Data Governance Advantages

Governance Framework

This feature is crucial for:

  • Data Governance: Establish comprehensive data governance framework
  • Regulatory Compliance: Meet various regulatory requirements
  • Experiment Reproducibility: Ensure AI/ML experiment reproducibility
  • Data Lineage: Complete data lineage tracking

Guarantee Mechanisms

Guarantee critical data:

  • Specific Duration: Remain accessible for specified time
  • Data Immutability: Ensure data is not modified
  • Precise Training: Support precise model training
  • Reliable Analysis: Provide reliable data analysis foundation

Data Protection for Core AI Datasets

RustFS provides comprehensive data protection through different feature quantities.

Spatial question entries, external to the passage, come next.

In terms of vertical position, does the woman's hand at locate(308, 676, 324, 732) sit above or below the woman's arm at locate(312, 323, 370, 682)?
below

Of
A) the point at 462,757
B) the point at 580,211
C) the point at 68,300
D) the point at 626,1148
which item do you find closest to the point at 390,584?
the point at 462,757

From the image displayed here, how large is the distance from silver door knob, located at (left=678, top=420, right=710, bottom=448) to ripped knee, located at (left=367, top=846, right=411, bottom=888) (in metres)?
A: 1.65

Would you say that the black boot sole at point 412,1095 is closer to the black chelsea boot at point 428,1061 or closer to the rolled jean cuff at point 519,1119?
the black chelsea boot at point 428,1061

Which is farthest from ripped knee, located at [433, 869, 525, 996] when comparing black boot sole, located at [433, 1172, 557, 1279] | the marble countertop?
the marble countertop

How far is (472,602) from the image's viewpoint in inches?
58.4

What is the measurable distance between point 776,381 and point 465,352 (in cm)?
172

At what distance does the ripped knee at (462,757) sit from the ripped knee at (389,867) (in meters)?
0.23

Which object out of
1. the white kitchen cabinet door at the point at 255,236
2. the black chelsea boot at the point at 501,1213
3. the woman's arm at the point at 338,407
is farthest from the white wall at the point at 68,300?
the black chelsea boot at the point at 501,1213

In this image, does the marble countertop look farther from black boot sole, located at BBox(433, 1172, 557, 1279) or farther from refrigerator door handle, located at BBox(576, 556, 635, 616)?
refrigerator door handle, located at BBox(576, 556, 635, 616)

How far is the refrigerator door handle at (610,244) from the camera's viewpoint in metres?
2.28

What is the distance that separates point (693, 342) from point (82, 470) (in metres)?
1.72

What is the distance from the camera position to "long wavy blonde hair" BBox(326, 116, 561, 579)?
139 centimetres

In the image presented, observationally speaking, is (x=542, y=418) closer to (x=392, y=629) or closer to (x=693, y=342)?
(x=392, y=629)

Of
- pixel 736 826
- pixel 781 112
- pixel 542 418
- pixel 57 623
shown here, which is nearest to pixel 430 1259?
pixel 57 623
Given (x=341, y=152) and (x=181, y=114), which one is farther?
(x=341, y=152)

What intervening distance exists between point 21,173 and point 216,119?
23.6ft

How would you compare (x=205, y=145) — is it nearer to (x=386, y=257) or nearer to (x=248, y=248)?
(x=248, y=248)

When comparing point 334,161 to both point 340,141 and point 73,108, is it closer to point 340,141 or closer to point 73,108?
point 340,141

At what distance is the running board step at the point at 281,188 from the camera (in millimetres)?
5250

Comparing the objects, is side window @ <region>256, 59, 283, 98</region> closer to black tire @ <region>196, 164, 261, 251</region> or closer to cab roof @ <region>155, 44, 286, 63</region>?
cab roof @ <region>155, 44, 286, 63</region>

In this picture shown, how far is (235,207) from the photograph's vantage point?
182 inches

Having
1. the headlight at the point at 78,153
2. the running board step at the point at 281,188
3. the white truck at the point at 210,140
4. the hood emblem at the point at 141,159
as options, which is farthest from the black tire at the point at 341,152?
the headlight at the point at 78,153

Data Redundancy and Fault Tolerance

Protection Mechanisms

  • Erasure Coding: Efficient data redundancy mechanism
  • Site Replication: Cross-site data replication
  • Data Redundancy: Ensure redundant data storage
  • Fault Tolerance: Prevent hardware failures or data corruption

Failure Recovery

Automatically handle various failure scenarios:

  1. Hardware Failures: Automatic detection and recovery
  2. Data Corruption: Real-time detection and repair
  3. Network Failures: Automatic recovery from network interruptions
  4. Site Failures: Cross-site failover

Data Encryption Protection

Encryption Mechanisms

RustFS supports multi-level data encryption:

  • Encryption at Rest: Encryption protection for stored data
  • Encryption in Transit: Encryption during data transmission
  • Key Management: Secure key management mechanisms
  • Compliance Encryption: Encryption standards meeting compliance requirements

Access Control

  • Unauthorized Access Protection: Prevent unauthorized data access
  • Authentication: Enforce authentication mechanisms
  • Permission Control: Fine-grained permission control
  • Access Monitoring: Real-time access behavior monitoring

Identity and Access Management (IAM)

IAM Support

RustFS's IAM support enables organizations to:

  • Access Control: Control access to AI storage data
  • User Management: Unified user management
  • Application Authorization: Application access control
  • Permission Assignment: Flexible permission assignment mechanisms

Security Assurance

Ensure only authorized users or applications can:

  1. Access Data: Secure data access
  2. Modify Data: Controlled data modification
  3. Delete Data: Secure data deletion
  4. Manage Permissions: Permission management operations

Full Lifecycle Protection

Comprehensive Protection Mechanisms

RustFS provides comprehensive data protection mechanisms:

  • Integrity Protection: Maintain AI dataset integrity
  • Availability Assurance: Ensure high data availability
  • Confidentiality Protection: Protect data confidentiality
  • Lifecycle Coverage: Cover entire data lifecycle

Through deep integration of SQL Server 2022 with RustFS, enterprises can build a powerful, secure, high-performance modern data platform supporting comprehensive needs from traditional relational data processing to the latest AI/ML workloads.

Released under the Apache License 2.0.